■ **TRY IT**
The records that follow are to be transcribed word for word.

------ LISTED ENTRIES ------

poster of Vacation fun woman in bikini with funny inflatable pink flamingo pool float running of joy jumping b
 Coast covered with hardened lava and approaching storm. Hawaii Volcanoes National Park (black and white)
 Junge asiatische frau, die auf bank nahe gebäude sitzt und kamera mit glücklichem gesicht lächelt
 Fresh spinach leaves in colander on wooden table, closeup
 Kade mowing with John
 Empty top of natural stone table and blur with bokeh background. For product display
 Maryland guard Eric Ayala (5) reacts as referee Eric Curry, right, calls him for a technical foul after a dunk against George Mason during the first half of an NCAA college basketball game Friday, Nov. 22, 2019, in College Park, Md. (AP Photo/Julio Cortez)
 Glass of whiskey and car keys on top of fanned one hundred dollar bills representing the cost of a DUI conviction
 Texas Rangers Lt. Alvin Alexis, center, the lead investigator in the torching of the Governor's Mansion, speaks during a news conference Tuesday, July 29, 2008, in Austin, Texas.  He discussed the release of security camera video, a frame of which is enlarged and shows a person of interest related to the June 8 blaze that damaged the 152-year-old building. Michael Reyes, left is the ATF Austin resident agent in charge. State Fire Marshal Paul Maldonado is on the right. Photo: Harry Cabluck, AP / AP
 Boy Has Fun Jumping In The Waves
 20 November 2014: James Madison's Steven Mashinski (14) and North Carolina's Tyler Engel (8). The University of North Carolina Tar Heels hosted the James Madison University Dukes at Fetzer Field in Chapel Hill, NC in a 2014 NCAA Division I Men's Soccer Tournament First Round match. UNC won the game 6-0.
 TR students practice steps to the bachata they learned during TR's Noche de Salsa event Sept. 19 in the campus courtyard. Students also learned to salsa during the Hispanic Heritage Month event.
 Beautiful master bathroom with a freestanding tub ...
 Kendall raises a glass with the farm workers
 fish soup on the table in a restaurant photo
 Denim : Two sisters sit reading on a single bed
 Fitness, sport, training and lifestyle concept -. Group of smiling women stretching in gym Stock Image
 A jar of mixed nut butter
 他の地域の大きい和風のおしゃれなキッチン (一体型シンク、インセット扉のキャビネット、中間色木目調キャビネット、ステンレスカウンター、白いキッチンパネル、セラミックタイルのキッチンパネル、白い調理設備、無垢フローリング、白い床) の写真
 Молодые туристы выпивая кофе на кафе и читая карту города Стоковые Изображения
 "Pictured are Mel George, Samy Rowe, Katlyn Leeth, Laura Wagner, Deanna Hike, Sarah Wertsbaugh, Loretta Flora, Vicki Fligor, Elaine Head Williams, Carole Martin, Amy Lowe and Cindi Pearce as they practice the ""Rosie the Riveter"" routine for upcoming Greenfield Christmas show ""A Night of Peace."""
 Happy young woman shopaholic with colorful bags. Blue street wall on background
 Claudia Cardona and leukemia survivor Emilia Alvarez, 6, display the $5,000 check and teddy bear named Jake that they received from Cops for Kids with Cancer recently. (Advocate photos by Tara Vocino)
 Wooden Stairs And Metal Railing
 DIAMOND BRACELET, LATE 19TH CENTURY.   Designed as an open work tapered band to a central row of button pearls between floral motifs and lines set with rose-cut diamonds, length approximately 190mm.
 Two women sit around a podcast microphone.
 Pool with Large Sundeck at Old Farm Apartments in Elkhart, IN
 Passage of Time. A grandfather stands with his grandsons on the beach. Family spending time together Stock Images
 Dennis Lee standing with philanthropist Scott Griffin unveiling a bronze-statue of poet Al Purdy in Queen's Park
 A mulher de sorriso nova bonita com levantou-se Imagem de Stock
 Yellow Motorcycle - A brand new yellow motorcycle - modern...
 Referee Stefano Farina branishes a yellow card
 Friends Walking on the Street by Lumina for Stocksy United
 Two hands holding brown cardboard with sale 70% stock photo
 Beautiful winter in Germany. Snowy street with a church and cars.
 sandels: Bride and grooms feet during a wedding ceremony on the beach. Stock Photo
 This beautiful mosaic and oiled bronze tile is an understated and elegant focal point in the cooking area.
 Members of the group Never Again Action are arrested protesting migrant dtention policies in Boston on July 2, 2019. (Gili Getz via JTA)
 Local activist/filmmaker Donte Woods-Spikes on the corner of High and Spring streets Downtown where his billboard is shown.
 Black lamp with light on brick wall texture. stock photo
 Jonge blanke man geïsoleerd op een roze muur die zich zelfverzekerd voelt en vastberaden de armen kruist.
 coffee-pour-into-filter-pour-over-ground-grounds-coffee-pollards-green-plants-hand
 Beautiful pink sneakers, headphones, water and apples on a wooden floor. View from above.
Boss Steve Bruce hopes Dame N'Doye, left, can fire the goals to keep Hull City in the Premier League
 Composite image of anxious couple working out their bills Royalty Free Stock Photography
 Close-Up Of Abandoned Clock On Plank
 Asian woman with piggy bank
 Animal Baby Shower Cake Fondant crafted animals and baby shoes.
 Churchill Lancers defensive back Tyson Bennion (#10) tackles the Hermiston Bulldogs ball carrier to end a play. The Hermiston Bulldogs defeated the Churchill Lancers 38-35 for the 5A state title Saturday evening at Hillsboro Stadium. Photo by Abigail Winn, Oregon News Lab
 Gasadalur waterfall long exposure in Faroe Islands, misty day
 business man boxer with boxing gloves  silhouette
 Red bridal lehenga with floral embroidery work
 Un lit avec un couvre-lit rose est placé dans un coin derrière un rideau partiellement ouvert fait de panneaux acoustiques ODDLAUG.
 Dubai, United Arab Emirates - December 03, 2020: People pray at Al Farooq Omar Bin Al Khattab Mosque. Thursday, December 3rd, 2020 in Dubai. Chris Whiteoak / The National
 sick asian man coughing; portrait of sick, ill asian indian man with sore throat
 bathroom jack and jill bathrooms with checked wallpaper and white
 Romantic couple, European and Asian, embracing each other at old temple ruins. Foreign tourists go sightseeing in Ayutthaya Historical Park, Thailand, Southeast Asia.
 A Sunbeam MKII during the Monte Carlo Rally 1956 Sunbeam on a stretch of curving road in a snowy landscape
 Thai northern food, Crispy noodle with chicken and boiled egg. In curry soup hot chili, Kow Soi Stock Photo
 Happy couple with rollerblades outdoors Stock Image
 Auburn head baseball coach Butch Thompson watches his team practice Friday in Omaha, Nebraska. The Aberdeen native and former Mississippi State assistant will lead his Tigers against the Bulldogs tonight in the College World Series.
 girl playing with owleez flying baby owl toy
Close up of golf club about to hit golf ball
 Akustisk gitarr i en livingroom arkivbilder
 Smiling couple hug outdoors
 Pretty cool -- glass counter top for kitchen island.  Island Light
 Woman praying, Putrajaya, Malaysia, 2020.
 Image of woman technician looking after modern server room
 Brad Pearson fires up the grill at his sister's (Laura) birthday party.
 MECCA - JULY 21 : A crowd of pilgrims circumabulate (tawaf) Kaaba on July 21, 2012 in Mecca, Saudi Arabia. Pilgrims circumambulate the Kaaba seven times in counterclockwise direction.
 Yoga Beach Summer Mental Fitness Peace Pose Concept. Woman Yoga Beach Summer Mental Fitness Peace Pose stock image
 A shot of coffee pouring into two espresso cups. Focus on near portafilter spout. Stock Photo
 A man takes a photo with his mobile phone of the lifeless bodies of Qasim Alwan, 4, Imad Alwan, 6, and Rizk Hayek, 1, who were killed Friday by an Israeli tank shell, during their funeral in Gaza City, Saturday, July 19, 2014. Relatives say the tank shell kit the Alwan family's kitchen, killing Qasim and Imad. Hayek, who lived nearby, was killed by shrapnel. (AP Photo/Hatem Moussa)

------

■ **WRITTEN ANSWER**
poster of Vacation fun woman in bikini with funny inflatable pink flamingo pool float running of joy jumping b
 Coast covered with hardened lava and approaching storm. Hawaii Volcanoes National Park (black and white)
 Junge asiatische frau, die auf bank nahe gebäude sitzt und kamera mit glücklichem gesicht lächelt
 Fresh spinach leaves in colander on wooden table, closeup
 Kade mowing with John
 Empty top of natural stone table and blur with bokeh background. For product display
 Maryland guard Eric Ayala (5) reacts as referee Eric Curry, right, calls him for a technical foul after a dunk against George Mason during the first half of an NCAA college basketball game Friday, Nov. 22, 2019, in College Park, Md. (AP Photo/Julio Cortez)
 Glass of whiskey and car keys on top of fanned one hundred dollar bills representing the cost of a DUI conviction
 Texas Rangers Lt. Alvin Alexis, center, the lead investigator in the torching of the Governor's Mansion, speaks during a news conference Tuesday, July 29, 2008, in Austin, Texas.  He discussed the release of security camera video, a frame of which is enlarged and shows a person of interest related to the June 8 blaze that damaged the 152-year-old building. Michael Reyes, left is the ATF Austin resident agent in charge. State Fire Marshal Paul Maldonado is on the right. Photo: Harry Cabluck, AP / AP
 Boy Has Fun Jumping In The Waves
 20 November 2014: James Madison's Steven Mashinski (14) and North Carolina's Tyler Engel (8). The University of North Carolina Tar Heels hosted the James Madison University Dukes at Fetzer Field in Chapel Hill, NC in a 2014 NCAA Division I Men's Soccer Tournament First Round match. UNC won the game 6-0.
 TR students practice steps to the bachata they learned during TR's Noche de Salsa event Sept. 19 in the campus courtyard. Students also learned to salsa during the Hispanic Heritage Month event.
 Beautiful master bathroom with a freestanding tub ...
 Kendall raises a glass with the farm workers
 fish soup on the table in a restaurant photo
 Denim : Two sisters sit reading on a single bed
 Fitness, sport, training and lifestyle concept -. Group of smiling women stretching in gym Stock Image
 A jar of mixed nut butter
 他の地域の大きい和風のおしゃれなキッチン (一体型シンク、インセット扉のキャビネット、中間色木目調キャビネット、ステンレスカウンター、白いキッチンパネル、セラミックタイルのキッチンパネル、白い調理設備、無垢フローリング、白い床) の写真
 Молодые туристы выпивая кофе на кафе и читая карту города Стоковые Изображения
 "Pictured are Mel George, Samy Rowe, Katlyn Leeth, Laura Wagner, Deanna Hike, Sarah Wertsbaugh, Loretta Flora, Vicki Fligor, Elaine Head Williams, Carole Martin, Amy Lowe and Cindi Pearce as they practice the ""Rosie the Riveter"" routine for upcoming Greenfield Christmas show ""A Night of Peace."""
 Happy young woman shopaholic with colorful bags. Blue street wall on background
 Claudia Cardona and leukemia survivor Emilia Alvarez, 6, display the $5,000 check and teddy bear named Jake that they received from Cops for Kids with Cancer recently. (Advocate photos by Tara Vocino)
 Wooden Stairs And Metal Railing
 DIAMOND BRACELET, LATE 19TH CENTURY.   Designed as an open work tapered band to a central row of button pearls between floral motifs and lines set with rose-cut diamonds, length approximately 190mm.
 Two women sit around a podcast microphone.
 Pool with Large Sundeck at Old Farm Apartments in Elkhart, IN
 Passage of Time. A grandfather stands with his grandsons on the beach. Family spending time together Stock Images
 Dennis Lee standing with philanthropist Scott Griffin unveiling a bronze-statue of poet Al Purdy in Queen's Park
 A mulher de sorriso nova bonita com levantou-se Imagem de Stock
 Yellow Motorcycle - A brand new yellow motorcycle - modern...
 Referee Stefano Farina branishes a yellow card
 Friends Walking on the Street by Lumina for Stocksy United
 Two hands holding brown cardboard with sale 70% stock photo
 Beautiful winter in Germany. Snowy street with a church and cars.
 sandels: Bride and grooms feet during a wedding ceremony on the beach. Stock Photo
 This beautiful mosaic and oiled bronze tile is an understated and elegant focal point in the cooking area.
 Members of the group Never Again Action are arrested protesting migrant dtention policies in Boston on July 2, 2019. (Gili Getz via JTA)
 Local activist/filmmaker Donte Woods-Spikes on the corner of High and Spring streets Downtown where his billboard is shown.
 Black lamp with light on brick wall texture. stock photo
 Jonge blanke man geïsoleerd op een roze muur die zich zelfverzekerd voelt en vastberaden de armen kruist.
 coffee-pour-into-filter-pour-over-ground-grounds-coffee-pollards-green-plants-hand
 Beautiful pink sneakers, headphones, water and apples on a wooden floor. View from above.
Boss Steve Bruce hopes Dame N'Doye, left, can fire the goals to keep Hull City in the Premier League
 Composite image of anxious couple working out their bills Royalty Free Stock Photography
 Close-Up Of Abandoned Clock On Plank
 Asian woman with piggy bank
 Animal Baby Shower Cake Fondant crafted animals and baby shoes.
 Churchill Lancers defensive back Tyson Bennion (#10) tackles the Hermiston Bulldogs ball carrier to end a play. The Hermiston Bulldogs defeated the Churchill Lancers 38-35 for the 5A state title Saturday evening at Hillsboro Stadium. Photo by Abigail Winn, Oregon News Lab
 Gasadalur waterfall long exposure in Faroe Islands, misty day
 business man boxer with boxing gloves  silhouette
 Red bridal lehenga with floral embroidery work
 Un lit avec un couvre-lit rose est placé dans un coin derrière un rideau partiellement ouvert fait de panneaux acoustiques ODDLAUG.
 Dubai, United Arab Emirates - December 03, 2020: People pray at Al Farooq Omar Bin Al Khattab Mosque. Thursday, December 3rd, 2020 in Dubai. Chris Whiteoak / The National
 sick asian man coughing; portrait of sick, ill asian indian man with sore throat
 bathroom jack and jill bathrooms with checked wallpaper and white
 Romantic couple, European and Asian, embracing each other at old temple ruins. Foreign tourists go sightseeing in Ayutthaya Historical Park, Thailand, Southeast Asia.
 A Sunbeam MKII during the Monte Carlo Rally 1956 Sunbeam on a stretch of curving road in a snowy landscape
 Thai northern food, Crispy noodle with chicken and boiled egg. In curry soup hot chili, Kow Soi Stock Photo
 Happy couple with rollerblades outdoors Stock Image
 Auburn head baseball coach Butch Thompson watches his team practice Friday in Omaha, Nebraska. The Aberdeen native and former Mississippi State assistant will lead his Tigers against the Bulldogs tonight in the College World Series.
 girl playing with owleez flying baby owl toy
Close up of golf club about to hit golf ball
 Akustisk gitarr i en livingroom arkivbilder
 Smiling couple hug outdoors
 Pretty cool -- glass counter top for kitchen island.  Island Light
 Woman praying, Putrajaya, Malaysia, 2020.
 Image of woman technician looking after modern server room
 Brad Pearson fires up the grill at his sister's (Laura) birthday party.
 MECCA - JULY 21 : A crowd of pilgrims circumabulate (tawaf) Kaaba on July 21, 2012 in Mecca, Saudi Arabia. Pilgrims circumambulate the Kaaba seven times in counterclockwise direction.
 Yoga Beach Summer Mental Fitness Peace Pose Concept. Woman Yoga Beach Summer Mental Fitness Peace Pose stock image
 A shot of coffee pouring into two espresso cups. Focus on near portafilter spout. Stock Photo
 A man takes a photo with his mobile phone of the lifeless bodies of Qasim Alwan, 4, Imad Alwan, 6, and Rizk Hayek, 1, who were killed Friday by an Israeli tank shell, during their funeral in Gaza City, Saturday, July 19, 2014. Relatives say the tank shell kit the Alwan family's kitchen, killing Qasim and Imad. Hayek, who lived nearby, was killed by shrapnel. (AP Photo/Hatem Moussa)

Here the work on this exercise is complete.